[llvm] r340757 - [X86] When lowering v32i8 MULHS/MULHU, shuffle after the PACKUS rather than before.

Craig Topper via llvm-commits llvm-commits at lists.llvm.org
Mon Aug 27 10:20:41 PDT 2018


Author: ctopper
Date: Mon Aug 27 10:20:41 2018
New Revision: 340757

URL: http://llvm.org/viewvc/llvm-project?rev=340757&view=rev
Log:
[X86] When lowering v32i8 MULHS/MULHU, shuffle after the PACKUS rather than before.
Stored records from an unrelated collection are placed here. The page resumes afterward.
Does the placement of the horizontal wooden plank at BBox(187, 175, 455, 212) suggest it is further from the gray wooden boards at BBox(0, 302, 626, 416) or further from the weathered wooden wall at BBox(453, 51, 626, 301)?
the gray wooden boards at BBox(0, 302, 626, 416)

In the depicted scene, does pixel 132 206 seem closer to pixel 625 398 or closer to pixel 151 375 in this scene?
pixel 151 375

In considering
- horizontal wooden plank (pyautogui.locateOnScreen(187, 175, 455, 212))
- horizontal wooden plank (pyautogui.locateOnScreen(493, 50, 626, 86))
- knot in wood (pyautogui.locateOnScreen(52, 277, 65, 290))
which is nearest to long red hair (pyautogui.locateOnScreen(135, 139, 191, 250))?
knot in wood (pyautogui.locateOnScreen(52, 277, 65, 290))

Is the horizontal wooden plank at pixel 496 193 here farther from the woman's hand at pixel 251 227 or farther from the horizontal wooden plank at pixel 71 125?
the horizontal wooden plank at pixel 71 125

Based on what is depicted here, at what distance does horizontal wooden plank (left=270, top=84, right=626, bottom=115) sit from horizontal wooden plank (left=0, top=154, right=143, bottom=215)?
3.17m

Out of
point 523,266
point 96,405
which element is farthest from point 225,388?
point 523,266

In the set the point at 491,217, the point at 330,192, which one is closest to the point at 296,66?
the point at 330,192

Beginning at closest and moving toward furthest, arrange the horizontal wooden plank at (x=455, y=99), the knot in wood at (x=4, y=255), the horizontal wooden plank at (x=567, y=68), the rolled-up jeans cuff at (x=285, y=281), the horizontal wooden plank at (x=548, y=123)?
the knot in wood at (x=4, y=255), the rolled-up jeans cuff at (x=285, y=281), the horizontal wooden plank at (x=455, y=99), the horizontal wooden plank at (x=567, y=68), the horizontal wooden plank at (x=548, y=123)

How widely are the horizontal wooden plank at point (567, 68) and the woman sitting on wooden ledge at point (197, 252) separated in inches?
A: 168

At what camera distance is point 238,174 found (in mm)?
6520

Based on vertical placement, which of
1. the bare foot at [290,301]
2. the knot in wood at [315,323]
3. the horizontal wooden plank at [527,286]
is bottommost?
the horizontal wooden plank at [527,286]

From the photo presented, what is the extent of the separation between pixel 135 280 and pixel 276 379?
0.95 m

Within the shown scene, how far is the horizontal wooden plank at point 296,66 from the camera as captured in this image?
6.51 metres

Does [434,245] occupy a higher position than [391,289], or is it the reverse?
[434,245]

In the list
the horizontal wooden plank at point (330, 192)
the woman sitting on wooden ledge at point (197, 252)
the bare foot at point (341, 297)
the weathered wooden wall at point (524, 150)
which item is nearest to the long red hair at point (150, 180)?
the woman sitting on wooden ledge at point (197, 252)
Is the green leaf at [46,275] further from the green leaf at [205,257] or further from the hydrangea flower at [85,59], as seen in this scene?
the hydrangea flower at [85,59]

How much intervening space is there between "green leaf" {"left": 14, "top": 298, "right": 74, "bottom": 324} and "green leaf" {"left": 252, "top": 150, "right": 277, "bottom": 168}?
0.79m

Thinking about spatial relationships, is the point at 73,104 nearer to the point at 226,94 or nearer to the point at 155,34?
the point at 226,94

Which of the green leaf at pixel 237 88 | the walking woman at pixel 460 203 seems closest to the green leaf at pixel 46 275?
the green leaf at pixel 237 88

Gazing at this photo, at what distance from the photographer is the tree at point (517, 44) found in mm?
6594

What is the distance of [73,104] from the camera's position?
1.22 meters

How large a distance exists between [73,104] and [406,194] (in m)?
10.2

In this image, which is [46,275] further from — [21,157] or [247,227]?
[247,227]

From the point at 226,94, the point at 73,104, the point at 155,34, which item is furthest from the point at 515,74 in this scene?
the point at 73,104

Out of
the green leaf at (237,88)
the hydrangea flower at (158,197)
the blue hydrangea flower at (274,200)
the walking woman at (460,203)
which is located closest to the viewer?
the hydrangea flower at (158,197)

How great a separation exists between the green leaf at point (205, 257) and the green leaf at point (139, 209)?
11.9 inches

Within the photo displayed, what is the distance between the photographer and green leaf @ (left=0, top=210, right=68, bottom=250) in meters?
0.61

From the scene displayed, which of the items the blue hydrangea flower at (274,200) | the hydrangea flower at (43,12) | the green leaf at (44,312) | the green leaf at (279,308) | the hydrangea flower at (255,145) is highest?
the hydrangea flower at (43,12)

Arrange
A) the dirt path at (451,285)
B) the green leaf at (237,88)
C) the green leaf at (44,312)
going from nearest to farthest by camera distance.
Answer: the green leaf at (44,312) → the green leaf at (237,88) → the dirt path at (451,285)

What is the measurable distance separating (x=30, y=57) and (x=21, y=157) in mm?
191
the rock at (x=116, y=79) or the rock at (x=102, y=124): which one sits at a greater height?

We're using a 256-bit PACKUS to do the truncation, but that instruction operates on 128-bit lanes. So previously we shuffled first to rearrange the lanes. But that requires 2 shuffles. Instead we can shuffle after the PACKUS using a single VPERMQ. This matches what our normal LowerTRUNCATE code does when it uses PACKUS.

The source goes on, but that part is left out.